Statalist


[Date Prev][Date Next][Thread Prev][Thread Next][Date Index][Thread Index]

Re: AW: st: How to create a random number identifier number


From   Anna Reimondos <areimondos@gmail.com>
To   statalist@hsphsun2.harvard.edu
Subject   Re: AW: st: How to create a random number identifier number
Date   Fri, 13 Nov 2009 09:26:39 +1100

I sucessfully implemented the solution proposed, and checked that
these were in fact unique identifiers. However I then ran into another
problem, when trying to do a similar thing for households!

Each of the 11,000 people live in households (around 5,000 households
in total) and there is a unique 5 digit household identifier which can
be used to see which people live in the same household.

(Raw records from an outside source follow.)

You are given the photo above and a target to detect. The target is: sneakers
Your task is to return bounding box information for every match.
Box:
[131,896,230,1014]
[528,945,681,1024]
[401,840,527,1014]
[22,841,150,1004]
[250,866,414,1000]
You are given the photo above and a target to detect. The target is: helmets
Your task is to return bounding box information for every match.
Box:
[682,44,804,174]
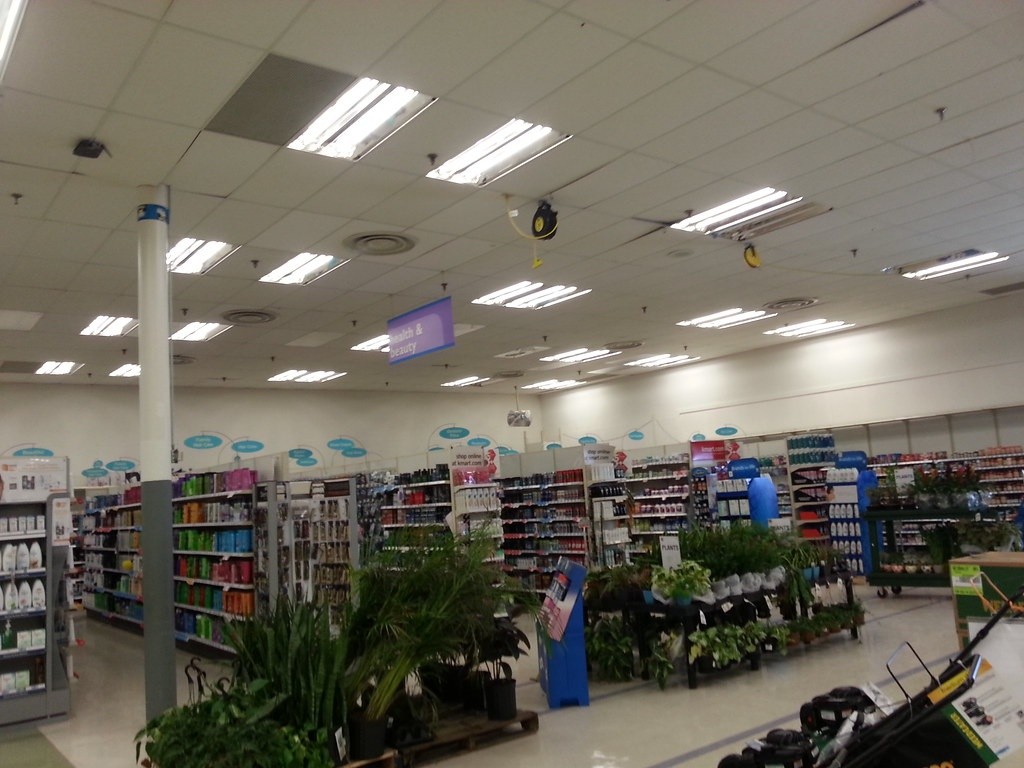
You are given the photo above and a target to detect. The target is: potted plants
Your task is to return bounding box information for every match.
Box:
[794,541,819,581]
[813,612,830,637]
[362,521,498,750]
[761,622,787,653]
[586,570,609,591]
[835,608,853,629]
[346,576,470,760]
[308,597,349,767]
[826,548,848,575]
[829,614,841,634]
[786,622,800,648]
[879,463,1024,575]
[638,518,793,608]
[800,618,816,641]
[688,627,722,674]
[477,617,529,722]
[851,601,866,624]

In other
words, several persons (identified by personid) live in the same
household (hhid). In the same way as I did for the "personid"  I would
also like to create a new household identifier, that has five digits
and is unique.

Example:

person  hhid       "newhhid"
1          25643    13584
2          25643    13584
3          68534     34257

I tried modifying the code for the person id, and applying it to the
household id but this does not work because I can't randomly sort them
using the 'sortvar' variable, because it then loses the natural
ordering of the same household being on consecutive lines. My current
solution works I think but it means I keep only one line per
household, save off a new dataset, randomly sort it , create the new
identifier and then merge it back in. ...Would there be a way to do it
, while still "staying" in the original dataset?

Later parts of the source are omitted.